Porque não? Há muito que a cultura de massas é tomada como metáfora da
condição norte-americana e da sua hegemonia global. Para potências como a China sobram os
debates académicos. Mas o que os chineses vêem, aos milhões, é Lobo
Guerreiro 2, filme passado em África, onde Leng Feng, agente das forças
especiais chinesas, tenta salvar uma fábrica chinesa e os seus trabalhadores
africanos de uma situação tramada — mistura de guerra civil com epidemia de uma
doença rara e ultra-mortífera ao mesmo tempo — em apenas 18 horas.

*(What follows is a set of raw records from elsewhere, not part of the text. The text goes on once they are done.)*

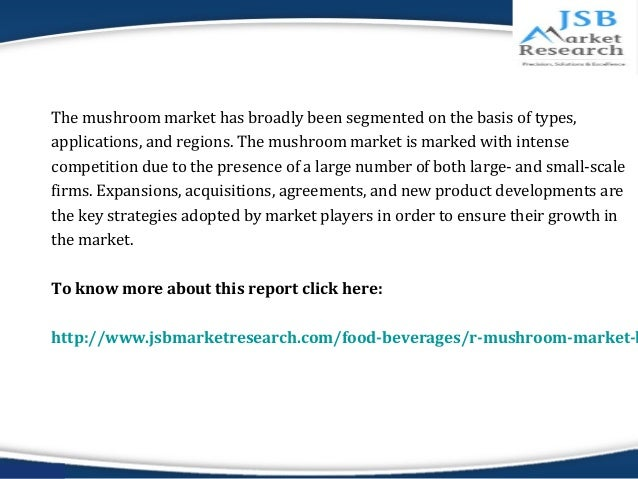 jsb market research mushroom market 3) identifications of new market opportunities and targeted promotional plans for chaga mushroom market 4) discussion of research and development, and the demand for new products and new applications.
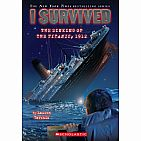 I Survived #1: The Sinking of the Titanic, 1912  Paperback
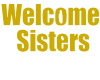 Welcome Sisters Sign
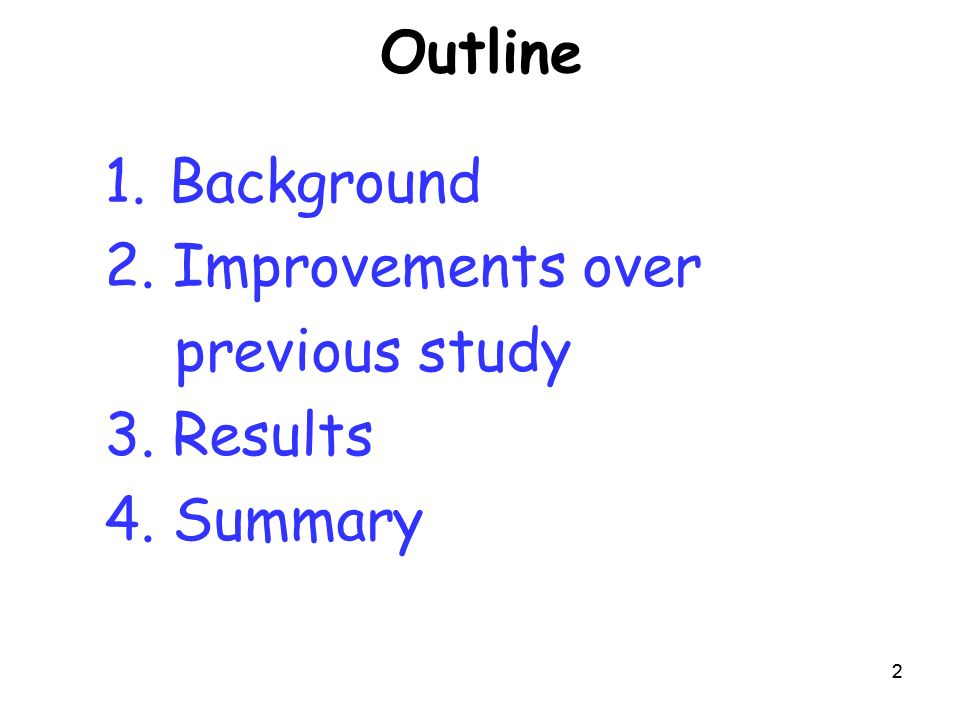 22 Outline 1.Background 2. Improvements over previous study 3. Results 4. Summary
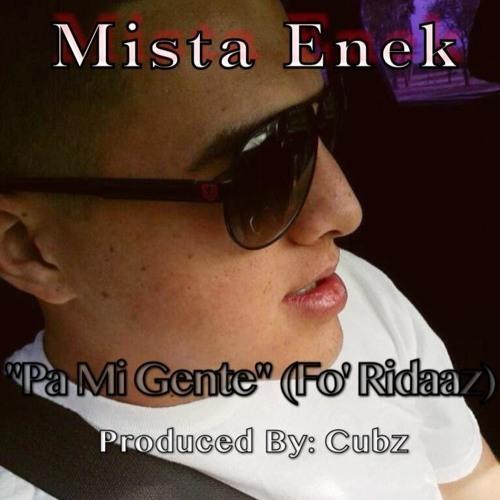 Mista Enek -Pa Mi Gente (Fo' Ridaz)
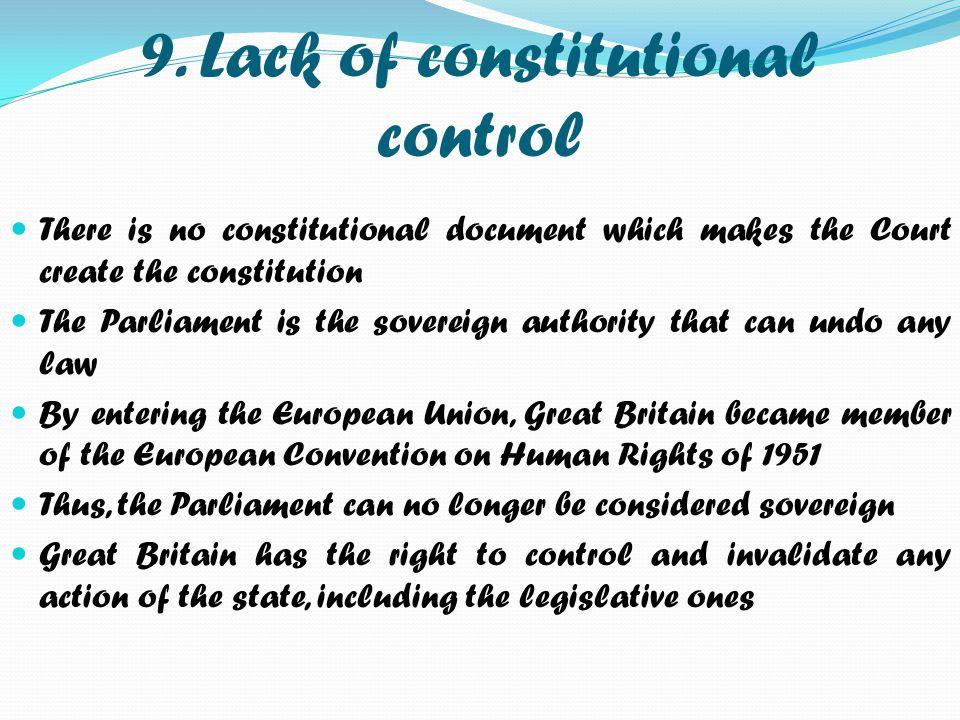 9. Lack of constitutional control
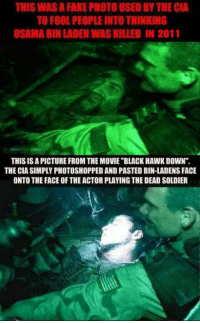 "Osama Bin Laden in 'Black-hawk Down' ?: THIS WAS A FAKE PHOTO USED BY THECIA  TO FOOL PEOPLE INTO THINKING  OSAMA BIN LADEN WASKILLED IN 2011  THIS ISAPICTURE FROM THE MOVIE ""BLACK HAWKDOWN"".  THE CIA SIMPLY PHOTOSHOPPED AND PASTED BIN-LADENS FACE  ONTO THE FACE OF THE ACTOR PLAYING THE DEADSOLDIER Osama Bin Laden in 'Black-hawk Down' ?"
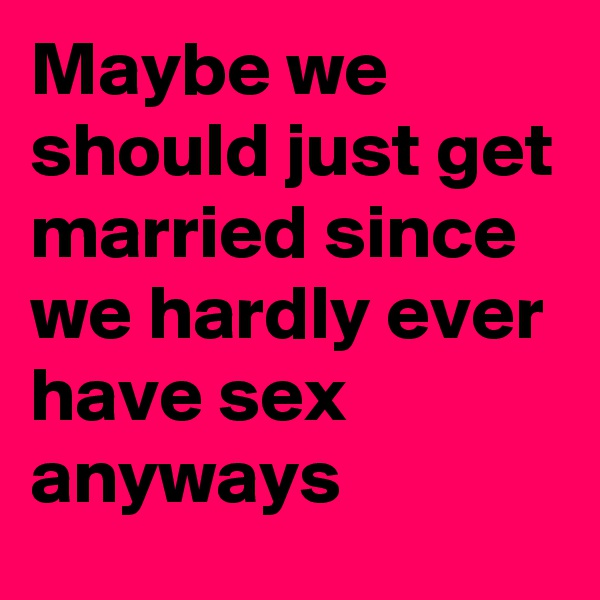 Maybe we should just get married since we hardly ever have sex anyways
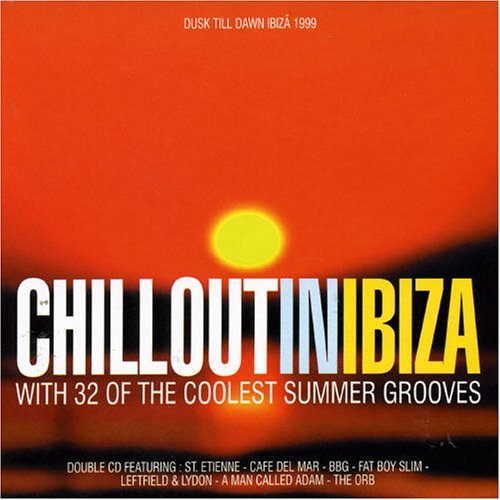 Chill Out In Ibiza Chill Out In Ibiza Import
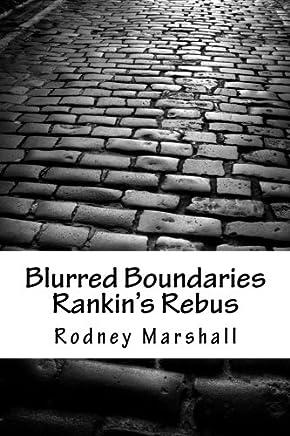 Blurred Boundaries: An Exploration of Ian Rankins Rebus Series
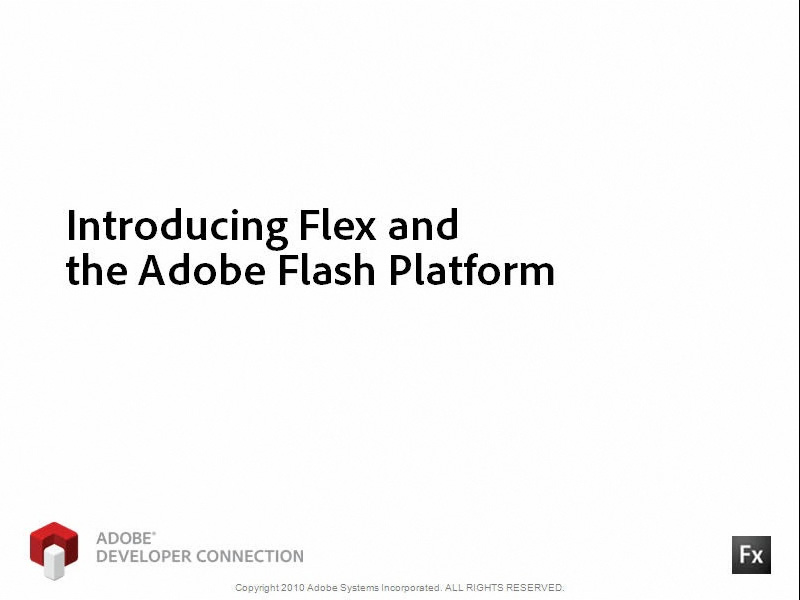 Introducing Flex and the Flash Platform
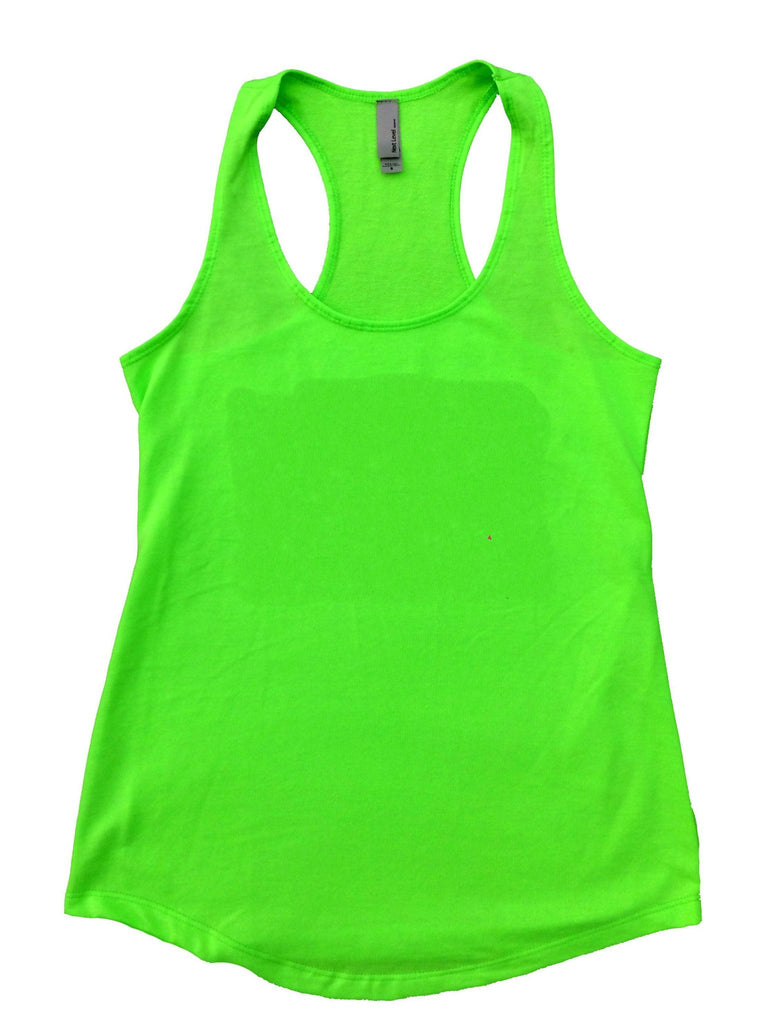 I Run Because I Really Like Food Womens Workout Tank Top Funny Shirt Small / Neon Green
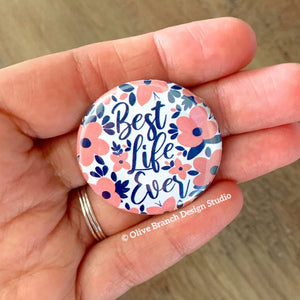 Pink & Navy Best Life Ever Pins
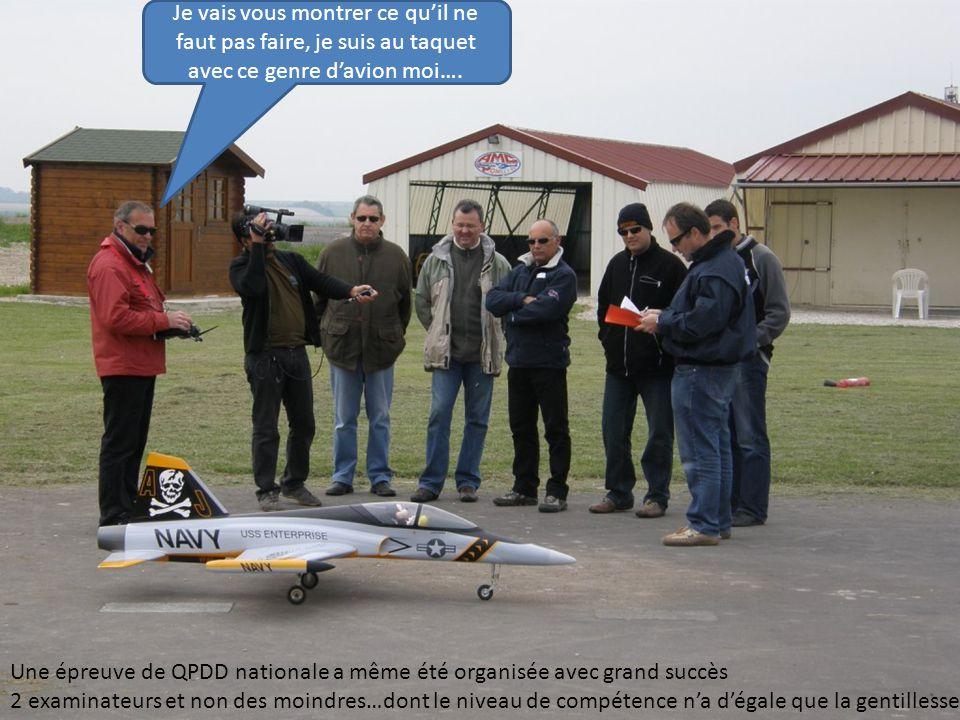 Une épreuve de QPDD nationale a même été organisée avec grand succès 2 examinateurs et non des moindres…dont le niveau de compétence n'a d'égale que l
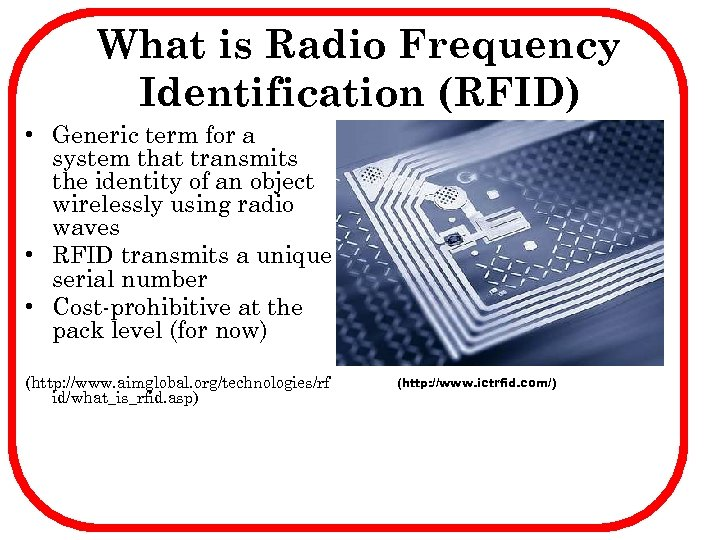 What is Radio Frequency Identification (RFID) • Generic term for a system that transmits
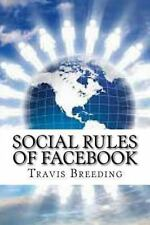 Social Rules of Facebook by Travis Breeding (2013, Paperback)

O sucesso de bilheteira chinês é, para todos os efeitos, igual aos
filmes equivalentes norte-americanos. Tem as mesmas reviravoltas na intriga, os
mesmos efeitos especiais e o mesmo heroísmo paternalista. A grande diferença é que em vez de serem
os americanos a salvar o mundo são os chineses a salvar o mundo. Até a génese
do filme é igualmente capitalista: ao contrário de outros filmes patrióticos
chineses, produzidos e distribuídos pelo Estado, Lobo Guerreiro 2 é
fruto da iniciativa privada de Wu Jing, que acumula numa só pessoa o papel de
produtor, realizador, argumentista e ator principal. O público adorou: a
mensagem é a mesma que se encontra nos filmes estatais, mas o embrulho é mais
empolgante.
Ver Lobo Guerreiro 2 é como estar do outro lado do espelho em
relação à imagem que os ocidentais têm do papel da China em África. No filme,
os chineses não estão em África para explorar pessoas ou para extrair recursos,
mas para ajudar os africanos a erguerem-se após o colonialismo ocidental. O pai do herói morreu em África e por África —
e corta!, decide o realizador, para a cena em que o herói, em frente ao túmulo
do pai, jura ser fiel à missão paterna de defender os africanos. Há uma
história de amor em que o protagonista irrita-primeiro-e-seduz-depois uma bela
médica exótica (ou seja, ocidental: a Dra. Rachel Smith). Lá se admite que
haja um vilão chinês, mas só um bocadinho, na pessoa do dono da fábrica que diz
que só há espaço para retirar dali os chineses e não os africanos. Após um
brevíssimo momento de incerteza, o herói Leng Feng proclama que jamais seria
capaz de se ir embora sem salvar toda a gente, chineses e africanos juntos.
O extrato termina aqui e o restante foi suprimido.